DESAFIOS:
A - Em que ano foi escrita a canção "The times they are a-changin'", segundo o texto sobre Bob Dylan?
B - Transcreva do texto sobre Bob Dylan o trecho que começa em "The times they are a-changin': Um" e prossegue até "a um músico.".

TEXTO FORNECIDO:
□ □ □ □
The times they are a-changin': Um retrato da mudança ao som de Bob Dylan
- Francisco Pinto
- 14 de jul. de 2020
- 4 min de leitura

Como símbolo do folk de protesto, lenda do Rock n’ Roll ou simplesmente poeta, a figura de Bob Dylan é incontornável em matéria de música e literatura moderna. Contando com dezenas de álbuns desde 1962 até aos dias de hoje, Bob Dylan tem vindo a personificar, ao longo da sua longa carreira, a fusão artística do verso com a melodia de forma exímia e inovadora para o contexto da música popular, o que lhe valeu a conquista do prémio Nobel da literatura em 2016, o primeiro em 103 anos a ser atribuído a um músico.
The times they are a-changin’, de 1964, é sem dúvida dos temas mais celebrados do repertório musical de Dylan, quer pelo simbolismo temático inerentemente associado à época, quer pela própria estrutura dos versos, responsáveis por um tom marcadamente épico e quase profético.
Escrita em 1963, ainda antes do assassinato de JFK, The times they are a changin’ goza de uma certa originalidade dentro do padrão das protest songs características do folk norte-americano dos anos 60. De facto, podendo (ou não) ser incluída na categoria das canções de protesto, trata-se não de uma crítica ou denúncia direta de um determinado aspeto da realidade socio-política, mas de um alerta para a mudança enquanto constante, tendo sido particularmente relevante no contexto das transformações sociais dos anos 60.
Os versos “Come gather round people, wherever you roam/ And admit that the waters around you have grown” guiam o início da canção numa referência ao dilúvio bíblico, metaforicamente representativo da ideia da destruição do infértil em prol do florescimento do novo e renovado, à qual se seguem os versos “If your time to you is worth saving/ Then you better start swimmin’ or you’ll sink like a stone”, em que o caráter profético da anunciação da mudança é acompanhado pela ideia de inevitabilidade da mesma, destinada a indiferentemente afundar aqueles que recusarem o confronto com ela.
□ □ □ □
DADOS EXTRAÍDOS:
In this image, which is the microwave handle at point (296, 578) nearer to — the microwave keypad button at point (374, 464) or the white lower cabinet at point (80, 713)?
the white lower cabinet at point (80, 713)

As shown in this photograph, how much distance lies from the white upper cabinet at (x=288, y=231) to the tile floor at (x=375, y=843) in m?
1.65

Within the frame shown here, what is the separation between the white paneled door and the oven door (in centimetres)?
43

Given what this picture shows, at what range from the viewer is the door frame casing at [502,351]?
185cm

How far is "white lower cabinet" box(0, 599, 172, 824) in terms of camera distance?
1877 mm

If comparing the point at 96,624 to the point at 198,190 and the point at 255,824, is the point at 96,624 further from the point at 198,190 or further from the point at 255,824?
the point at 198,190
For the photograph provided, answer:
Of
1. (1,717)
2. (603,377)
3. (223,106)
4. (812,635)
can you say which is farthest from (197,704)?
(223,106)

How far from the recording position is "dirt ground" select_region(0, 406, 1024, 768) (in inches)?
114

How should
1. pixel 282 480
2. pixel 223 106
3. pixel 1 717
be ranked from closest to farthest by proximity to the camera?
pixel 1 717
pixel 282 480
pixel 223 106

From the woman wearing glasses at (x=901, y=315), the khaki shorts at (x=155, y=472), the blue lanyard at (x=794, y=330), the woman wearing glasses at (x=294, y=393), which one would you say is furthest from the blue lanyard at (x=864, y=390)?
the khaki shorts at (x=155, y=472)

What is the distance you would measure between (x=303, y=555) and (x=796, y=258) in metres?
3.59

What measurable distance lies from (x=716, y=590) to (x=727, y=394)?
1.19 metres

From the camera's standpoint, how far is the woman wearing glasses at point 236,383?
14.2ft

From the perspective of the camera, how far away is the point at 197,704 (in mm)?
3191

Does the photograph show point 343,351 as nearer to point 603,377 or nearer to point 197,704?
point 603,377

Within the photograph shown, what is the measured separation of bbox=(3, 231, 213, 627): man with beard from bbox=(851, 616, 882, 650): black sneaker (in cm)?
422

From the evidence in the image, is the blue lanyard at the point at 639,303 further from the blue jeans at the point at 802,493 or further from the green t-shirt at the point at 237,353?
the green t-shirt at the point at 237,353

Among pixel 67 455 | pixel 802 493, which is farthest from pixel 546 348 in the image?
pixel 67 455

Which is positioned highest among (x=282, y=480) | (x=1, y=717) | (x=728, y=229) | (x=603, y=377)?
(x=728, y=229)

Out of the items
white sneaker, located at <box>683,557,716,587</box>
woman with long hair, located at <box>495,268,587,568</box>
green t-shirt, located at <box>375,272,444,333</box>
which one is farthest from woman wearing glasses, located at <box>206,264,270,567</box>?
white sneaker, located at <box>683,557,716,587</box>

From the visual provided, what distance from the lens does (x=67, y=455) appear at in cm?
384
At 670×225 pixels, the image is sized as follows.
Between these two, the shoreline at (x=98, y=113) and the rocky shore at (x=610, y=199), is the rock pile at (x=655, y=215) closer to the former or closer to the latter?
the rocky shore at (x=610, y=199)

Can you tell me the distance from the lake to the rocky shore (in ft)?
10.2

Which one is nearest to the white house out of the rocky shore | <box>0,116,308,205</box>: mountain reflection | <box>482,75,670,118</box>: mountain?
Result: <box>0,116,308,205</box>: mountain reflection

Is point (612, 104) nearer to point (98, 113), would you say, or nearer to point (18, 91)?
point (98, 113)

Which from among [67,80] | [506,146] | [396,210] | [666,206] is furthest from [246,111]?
□ □ □ □
RESPOSTAS ÀS TAREFAS:
A - Em 1963.

B -
The times they are a-changin': Um retrato da mudança ao som de Bob Dylan
- Francisco Pinto
- 14 de jul. de 2020
- 4 min de leitura

Como símbolo do folk de protesto, lenda do Rock n’ Roll ou simplesmente poeta, a figura de Bob Dylan é incontornável em matéria de música e literatura moderna. Contando com dezenas de álbuns desde 1962 até aos dias de hoje, Bob Dylan tem vindo a personificar, ao longo da sua longa carreira, a fusão artística do verso com a melodia de forma exímia e inovadora para o contexto da música popular, o que lhe valeu a conquista do prémio Nobel da literatura em 2016, o primeiro em 103 anos a ser atribuído a um músico.